Teve uma cena específica que gostou mais de filmar? 

Cailee Spaeny – Acho que, em todos os momentos que Elvis e Priscilla estavam se divertindo, a gente também estava se divertindo. Andar nos carrinhos de golfe à meia-noite, a cena na festa da piscina, a do beijo com os fogos de artifício. Todos esses momentos foram genuinamente divertidos de filmar. 

–> ALERTA: LEVE SPOILER ABAIXO

A trilha sonora é uma parte chave de “Priscilla”, assim como é de todos os seus filmes.

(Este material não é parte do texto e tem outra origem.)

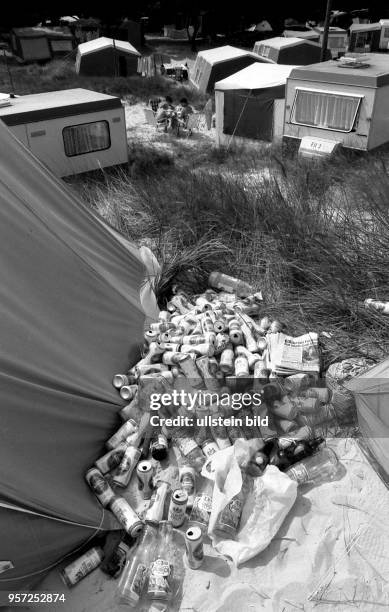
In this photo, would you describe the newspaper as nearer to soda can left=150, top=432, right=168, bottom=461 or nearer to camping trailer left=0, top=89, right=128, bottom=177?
soda can left=150, top=432, right=168, bottom=461

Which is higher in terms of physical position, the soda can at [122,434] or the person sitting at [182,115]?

Em relação à última cena, por que a escolha de “I Will Always Love You”, de Dolly Parton? 

Sofia Coppola – Eu pensei nessa música enquanto escrevia o roteiro. Soube que eles amavam essa canção e que Elvis a cantava para Priscilla. Então, eu a escutava enquanto escrevia a parte final. Pensei que é uma música que carrega muita emoção, e adoraria ouvi-la na cena em que ela está dirigindo para fora dos portões de Graceland. Era importante para mim que fosse a voz de uma mulher no final do filme, já que ela está se libertando e tem toda a história de como a Dolly Parton conseguiu ficar com os direitos dessa canção, tem uma história de força ali. É uma canção carregada de emoção, e eu fico feliz que pudemos usá-la no filme. 

Cailee, trabalhar com diretoras como a Sofia e a Zoe Lister-Jones te faz querer ir para trás das câmeras um dia? 

Cailee Spaeny – Eu não sei, talvez. Eu sempre me interessei em produzir. Eu acho que meu cérebro funciona de uma forma que pode levar a isso. Eu não tenho certeza. 

Sofia, você tem quase três décadas de carreira como diretora. O que você aprendeu sobre direção nos seus primeiros filmes, como “As Virgens Suicidas” e “Encontros e Desencontros”, que aplicou neste filme ou em outros mais recentes de sua filmografia? 

Sofia Coppola – Acho que aprendi a trabalhar com o que me atrai e a confiar na minha intuição, porque não tem como saber quem vai se conectar com o seu trabalho. Eu penso que a sua intuição sempre te diz as melhores escolhas a serem feitas. 

“Priscilla” estreia nos cinemas brasileiros em 26 de dezembro.